═══ Source records

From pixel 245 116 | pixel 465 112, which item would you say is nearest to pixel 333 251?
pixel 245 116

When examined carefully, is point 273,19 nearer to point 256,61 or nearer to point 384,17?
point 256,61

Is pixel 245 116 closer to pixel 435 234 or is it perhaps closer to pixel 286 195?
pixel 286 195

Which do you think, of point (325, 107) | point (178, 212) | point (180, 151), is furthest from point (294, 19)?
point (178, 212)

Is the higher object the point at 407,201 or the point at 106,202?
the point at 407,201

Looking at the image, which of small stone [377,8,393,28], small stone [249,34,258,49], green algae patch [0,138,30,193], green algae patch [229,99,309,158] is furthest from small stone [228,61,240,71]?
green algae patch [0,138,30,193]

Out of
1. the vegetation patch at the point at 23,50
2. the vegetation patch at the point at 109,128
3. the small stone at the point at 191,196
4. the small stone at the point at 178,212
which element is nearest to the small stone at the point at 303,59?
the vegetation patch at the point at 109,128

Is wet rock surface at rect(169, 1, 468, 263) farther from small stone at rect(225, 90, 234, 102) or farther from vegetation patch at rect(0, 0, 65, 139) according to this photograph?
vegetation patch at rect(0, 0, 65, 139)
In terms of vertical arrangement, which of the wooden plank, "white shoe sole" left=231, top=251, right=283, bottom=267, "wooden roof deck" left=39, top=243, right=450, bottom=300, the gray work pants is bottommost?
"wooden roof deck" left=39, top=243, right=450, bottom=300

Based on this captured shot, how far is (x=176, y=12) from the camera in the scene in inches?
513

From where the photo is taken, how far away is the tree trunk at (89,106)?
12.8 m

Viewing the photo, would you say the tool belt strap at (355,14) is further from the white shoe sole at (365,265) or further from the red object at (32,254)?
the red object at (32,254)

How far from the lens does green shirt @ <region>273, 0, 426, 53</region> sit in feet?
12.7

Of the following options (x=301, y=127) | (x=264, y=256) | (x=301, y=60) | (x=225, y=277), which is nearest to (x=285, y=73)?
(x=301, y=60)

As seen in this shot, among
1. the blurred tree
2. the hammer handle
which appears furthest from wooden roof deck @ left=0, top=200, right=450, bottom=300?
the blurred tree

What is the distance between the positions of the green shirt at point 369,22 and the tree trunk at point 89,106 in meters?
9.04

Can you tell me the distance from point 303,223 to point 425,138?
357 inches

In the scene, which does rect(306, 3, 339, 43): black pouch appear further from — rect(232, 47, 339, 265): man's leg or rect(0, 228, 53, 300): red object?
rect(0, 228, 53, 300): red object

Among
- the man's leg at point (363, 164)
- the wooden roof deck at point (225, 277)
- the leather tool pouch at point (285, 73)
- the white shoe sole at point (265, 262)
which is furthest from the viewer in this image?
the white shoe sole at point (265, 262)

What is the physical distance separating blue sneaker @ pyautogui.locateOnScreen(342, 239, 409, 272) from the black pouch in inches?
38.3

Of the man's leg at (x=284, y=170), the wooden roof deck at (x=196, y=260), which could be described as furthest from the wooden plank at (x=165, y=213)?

══════

**Goal**
Convert each line of the listing above into an entry of a numbered list, omitting blank lines.

**Full output**
1. From pixel 245 116 | pixel 465 112, which item would you say is nearest to pixel 333 251?
2. pixel 245 116
3. When examined carefully, is point 273,19 nearer to point 256,61 or nearer to point 384,17?
4. point 256,61
5. Is pixel 245 116 closer to pixel 435 234 or is it perhaps closer to pixel 286 195?
6. pixel 286 195
7. Which do you think, of point (325, 107) | point (178, 212) | point (180, 151), is furthest from point (294, 19)?
8. point (178, 212)
9. Is the higher object the point at 407,201 or the point at 106,202?
10. the point at 407,201
11. Looking at the image, which of small stone [377,8,393,28], small stone [249,34,258,49], green algae patch [0,138,30,193], green algae patch [229,99,309,158] is furthest from small stone [228,61,240,71]?
12. green algae patch [0,138,30,193]
13. Out of
14. 1. the vegetation patch at the point at 23,50
15. 2. the vegetation patch at the point at 109,128
16. 3. the small stone at the point at 191,196
17. 4. the small stone at the point at 178,212
18. which element is nearest to the small stone at the point at 303,59?
19. the vegetation patch at the point at 109,128
20. Is wet rock surface at rect(169, 1, 468, 263) farther from small stone at rect(225, 90, 234, 102) or farther from vegetation patch at rect(0, 0, 65, 139) according to this photograph?
21. vegetation patch at rect(0, 0, 65, 139)
22. In terms of vertical arrangement, which of the wooden plank, "white shoe sole" left=231, top=251, right=283, bottom=267, "wooden roof deck" left=39, top=243, right=450, bottom=300, the gray work pants is bottommost?
23. "wooden roof deck" left=39, top=243, right=450, bottom=300
24. Based on this captured shot, how far is (x=176, y=12) from the camera in the scene in inches?
25. 513
26. From where the photo is taken, how far away is the tree trunk at (89,106)?
27. 12.8 m
28. Viewing the photo, would you say the tool belt strap at (355,14) is further from the white shoe sole at (365,265) or further from the red object at (32,254)?
29. the red object at (32,254)
30. How far from the lens does green shirt @ <region>273, 0, 426, 53</region> sit in feet?
31. 12.7
32. Of the following options (x=301, y=127) | (x=264, y=256) | (x=301, y=60) | (x=225, y=277), which is nearest to (x=285, y=73)?
33. (x=301, y=60)
34. As seen in this shot, among
35. 1. the blurred tree
36. 2. the hammer handle
37. which appears furthest from wooden roof deck @ left=0, top=200, right=450, bottom=300?
38. the blurred tree
39. What is the distance between the positions of the green shirt at point 369,22 and the tree trunk at point 89,106 in meters?
40. 9.04
41. Can you tell me the distance from point 303,223 to point 425,138?
42. 357 inches
43. In the scene, which does rect(306, 3, 339, 43): black pouch appear further from — rect(232, 47, 339, 265): man's leg or rect(0, 228, 53, 300): red object?
44. rect(0, 228, 53, 300): red object
45. Among
46. - the man's leg at point (363, 164)
47. - the wooden roof deck at point (225, 277)
48. - the leather tool pouch at point (285, 73)
49. - the white shoe sole at point (265, 262)
50. which is furthest from the viewer in this image?
51. the white shoe sole at point (265, 262)
52. What is the physical distance separating blue sneaker @ pyautogui.locateOnScreen(342, 239, 409, 272) from the black pouch in inches?
53. 38.3
54. Of the man's leg at (x=284, y=170), the wooden roof deck at (x=196, y=260), which could be described as furthest from the wooden plank at (x=165, y=213)?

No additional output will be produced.